1) There are 9 measured K values and I'm attempting to model 10 days of metabolism, so I assume this is the reason for the discrepancy. I have adjusted the number of modeled days to reflect the number of measured K values.

2) Could you explain the importance of exp(lnK)? I don't understand your comment.

3) My GPP estimates are not significantly above zero, The average GPP when I fixed K600 to a mean of measure K600 was 0.120825. I agree with your statement about sound science and not basing my decision on positive GPP alone, especially with GPP values so low.

4) My "fixed k model" is a Bayesian model. Should I run the "fixed" model as an MLE model? The "fixed k" model I ran is the following code:


library(streamMetabolizer)

setwd("C:/Users/slb0035/Google Drive/School/Working/METABOLISM/streamMetabolizer/INPUT/")

data<-read.csv("sb4_spring2018.csv", stringsAsFactors = FALSE)
data$solar.time<- as.POSIXct(data$solar.time, tz='America/New_York')
lubridate::tz(data$solar.time)
data$solar.time <- streamMetabolizer::calc_solar_time(data$solar.time, longitude=-85) #FBMI longitude

calc_light(data$solar.time, 32, -85)
library(unitted)
data$light <- calc_light(u(data$solar.time), u(32, 'degN'), u(-85, 'degE'), u(3004, 'umol m^-2 s^-1'), attach.units=TRUE)

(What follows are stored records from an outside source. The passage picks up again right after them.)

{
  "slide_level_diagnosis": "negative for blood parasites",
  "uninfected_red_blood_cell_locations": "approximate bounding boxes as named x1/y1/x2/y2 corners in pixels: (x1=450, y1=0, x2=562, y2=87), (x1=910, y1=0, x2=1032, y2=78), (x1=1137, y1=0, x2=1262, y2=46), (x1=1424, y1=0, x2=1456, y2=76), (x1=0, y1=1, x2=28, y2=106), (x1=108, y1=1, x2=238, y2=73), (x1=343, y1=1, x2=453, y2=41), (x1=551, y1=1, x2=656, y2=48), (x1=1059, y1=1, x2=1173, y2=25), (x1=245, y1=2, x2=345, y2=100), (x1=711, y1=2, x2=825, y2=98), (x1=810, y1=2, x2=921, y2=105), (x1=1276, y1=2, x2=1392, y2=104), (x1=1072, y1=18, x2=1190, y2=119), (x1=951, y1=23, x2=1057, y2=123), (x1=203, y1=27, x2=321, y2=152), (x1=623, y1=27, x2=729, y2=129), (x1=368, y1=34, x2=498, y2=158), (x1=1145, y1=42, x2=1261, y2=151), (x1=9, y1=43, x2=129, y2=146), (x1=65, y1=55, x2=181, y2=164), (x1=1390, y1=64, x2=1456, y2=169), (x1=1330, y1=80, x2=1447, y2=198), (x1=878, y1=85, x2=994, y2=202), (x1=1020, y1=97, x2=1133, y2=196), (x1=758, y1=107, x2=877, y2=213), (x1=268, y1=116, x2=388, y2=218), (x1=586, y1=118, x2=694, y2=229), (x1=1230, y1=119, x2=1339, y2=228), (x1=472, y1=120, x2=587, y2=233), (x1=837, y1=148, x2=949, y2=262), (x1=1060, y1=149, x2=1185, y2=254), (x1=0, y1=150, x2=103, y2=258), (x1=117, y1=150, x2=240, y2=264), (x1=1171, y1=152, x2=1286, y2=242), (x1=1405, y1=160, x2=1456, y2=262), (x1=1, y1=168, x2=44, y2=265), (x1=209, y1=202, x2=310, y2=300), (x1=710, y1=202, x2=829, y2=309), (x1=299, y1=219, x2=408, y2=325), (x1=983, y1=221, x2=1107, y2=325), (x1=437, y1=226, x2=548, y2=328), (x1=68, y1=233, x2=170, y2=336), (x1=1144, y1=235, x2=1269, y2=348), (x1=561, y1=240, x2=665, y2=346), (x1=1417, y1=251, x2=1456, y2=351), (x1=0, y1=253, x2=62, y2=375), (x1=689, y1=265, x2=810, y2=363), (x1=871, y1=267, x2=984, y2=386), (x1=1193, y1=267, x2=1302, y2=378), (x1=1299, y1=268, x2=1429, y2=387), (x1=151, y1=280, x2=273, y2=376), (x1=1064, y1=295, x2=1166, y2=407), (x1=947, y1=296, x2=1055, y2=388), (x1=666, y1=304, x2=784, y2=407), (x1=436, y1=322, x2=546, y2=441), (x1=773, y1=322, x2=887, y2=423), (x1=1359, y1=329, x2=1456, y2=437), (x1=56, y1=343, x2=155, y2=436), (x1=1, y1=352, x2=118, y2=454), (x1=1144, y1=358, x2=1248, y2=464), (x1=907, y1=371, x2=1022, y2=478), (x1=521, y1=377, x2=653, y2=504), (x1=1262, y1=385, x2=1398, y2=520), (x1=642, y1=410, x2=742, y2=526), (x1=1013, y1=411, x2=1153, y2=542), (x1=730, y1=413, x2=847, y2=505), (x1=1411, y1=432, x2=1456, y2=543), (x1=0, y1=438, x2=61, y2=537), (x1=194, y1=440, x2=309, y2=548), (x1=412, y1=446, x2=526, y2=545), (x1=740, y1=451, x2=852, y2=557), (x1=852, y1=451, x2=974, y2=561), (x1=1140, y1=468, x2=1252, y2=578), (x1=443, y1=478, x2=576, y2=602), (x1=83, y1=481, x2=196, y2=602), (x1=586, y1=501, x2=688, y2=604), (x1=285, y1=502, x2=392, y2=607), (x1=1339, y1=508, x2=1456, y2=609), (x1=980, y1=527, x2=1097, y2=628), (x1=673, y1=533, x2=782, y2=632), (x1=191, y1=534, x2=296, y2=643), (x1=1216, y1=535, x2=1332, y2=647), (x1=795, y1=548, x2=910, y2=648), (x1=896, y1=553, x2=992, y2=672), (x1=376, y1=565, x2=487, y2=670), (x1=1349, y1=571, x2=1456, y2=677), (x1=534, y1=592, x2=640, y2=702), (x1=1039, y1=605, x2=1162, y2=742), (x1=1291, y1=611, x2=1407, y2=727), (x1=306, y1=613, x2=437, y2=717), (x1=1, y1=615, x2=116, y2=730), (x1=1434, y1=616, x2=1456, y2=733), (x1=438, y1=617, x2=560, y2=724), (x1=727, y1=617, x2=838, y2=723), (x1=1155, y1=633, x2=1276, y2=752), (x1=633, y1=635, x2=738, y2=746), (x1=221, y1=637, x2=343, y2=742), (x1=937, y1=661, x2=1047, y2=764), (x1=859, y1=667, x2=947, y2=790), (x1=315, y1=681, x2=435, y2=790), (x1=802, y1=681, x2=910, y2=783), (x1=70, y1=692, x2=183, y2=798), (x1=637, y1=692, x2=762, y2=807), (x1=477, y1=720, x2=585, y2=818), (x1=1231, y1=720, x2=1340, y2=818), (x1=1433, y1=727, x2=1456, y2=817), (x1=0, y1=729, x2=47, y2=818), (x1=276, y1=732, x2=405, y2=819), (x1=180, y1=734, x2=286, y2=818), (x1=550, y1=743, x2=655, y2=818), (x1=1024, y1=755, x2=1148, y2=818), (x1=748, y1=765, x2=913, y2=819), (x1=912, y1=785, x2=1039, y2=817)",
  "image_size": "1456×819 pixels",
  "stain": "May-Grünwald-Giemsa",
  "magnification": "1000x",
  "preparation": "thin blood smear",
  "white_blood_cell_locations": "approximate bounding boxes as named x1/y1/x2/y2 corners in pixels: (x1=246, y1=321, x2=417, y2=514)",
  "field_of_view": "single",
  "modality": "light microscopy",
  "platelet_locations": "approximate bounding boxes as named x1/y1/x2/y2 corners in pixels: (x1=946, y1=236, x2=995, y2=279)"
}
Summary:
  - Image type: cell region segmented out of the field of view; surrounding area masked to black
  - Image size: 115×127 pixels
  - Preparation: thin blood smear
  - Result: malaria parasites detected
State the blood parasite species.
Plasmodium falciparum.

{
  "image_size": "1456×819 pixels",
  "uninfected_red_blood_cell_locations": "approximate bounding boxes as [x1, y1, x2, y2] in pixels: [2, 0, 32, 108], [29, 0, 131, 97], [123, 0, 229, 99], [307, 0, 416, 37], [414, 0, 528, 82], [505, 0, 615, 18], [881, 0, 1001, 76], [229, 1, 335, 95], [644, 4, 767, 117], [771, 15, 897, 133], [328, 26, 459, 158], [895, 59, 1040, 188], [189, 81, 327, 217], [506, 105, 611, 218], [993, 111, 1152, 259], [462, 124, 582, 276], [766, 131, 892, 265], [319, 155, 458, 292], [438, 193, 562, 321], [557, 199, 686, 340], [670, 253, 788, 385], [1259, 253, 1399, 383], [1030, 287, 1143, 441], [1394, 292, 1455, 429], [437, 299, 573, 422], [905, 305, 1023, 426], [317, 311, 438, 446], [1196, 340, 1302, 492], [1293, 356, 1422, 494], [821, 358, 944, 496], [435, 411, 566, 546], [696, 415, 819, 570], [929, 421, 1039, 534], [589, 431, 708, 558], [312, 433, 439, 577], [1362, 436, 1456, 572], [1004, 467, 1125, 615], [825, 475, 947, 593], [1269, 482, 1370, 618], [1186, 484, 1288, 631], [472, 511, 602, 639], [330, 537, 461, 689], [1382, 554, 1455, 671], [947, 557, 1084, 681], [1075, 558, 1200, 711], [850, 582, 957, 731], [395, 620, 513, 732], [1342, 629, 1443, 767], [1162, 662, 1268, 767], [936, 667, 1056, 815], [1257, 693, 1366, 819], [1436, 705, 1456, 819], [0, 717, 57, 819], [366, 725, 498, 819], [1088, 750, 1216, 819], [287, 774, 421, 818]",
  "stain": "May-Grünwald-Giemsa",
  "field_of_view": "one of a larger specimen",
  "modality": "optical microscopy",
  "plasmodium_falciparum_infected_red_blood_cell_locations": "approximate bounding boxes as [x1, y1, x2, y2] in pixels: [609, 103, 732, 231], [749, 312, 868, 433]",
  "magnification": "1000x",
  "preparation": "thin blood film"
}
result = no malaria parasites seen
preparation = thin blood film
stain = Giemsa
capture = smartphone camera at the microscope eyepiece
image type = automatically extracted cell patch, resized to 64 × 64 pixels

bayes_name <- mm_name(type='bayes', pool_K600="normal", err_obs_iid=TRUE, err_proc_iid=TRUE)
bayes_specs <- specs(bayes_name, K600_daily_meanlog_meanlog=log(3.477262235), K600_daily_meanlog_sdlog=0.00001) 
#the above sets k600 to fixed value and sdlog keeps variation small

mm <- metab(bayes_specs, data=data)

5) I'm confident in my measured rates of reaeration rates, but I haven't had anyone check my calculations yet . Here are my K to K600 calculations, based on Raymond et al. 2012 and the formulas referenced therein.

6) I doubled burn-in and saved-steps and got better MCMC convergence, but the DO predictions are just as terrible.

How you would you recommend going forward with such low-productivity streams? With GPP so close to zero (both positive and negative), can I say anything about metabolism in these systems with any confidence?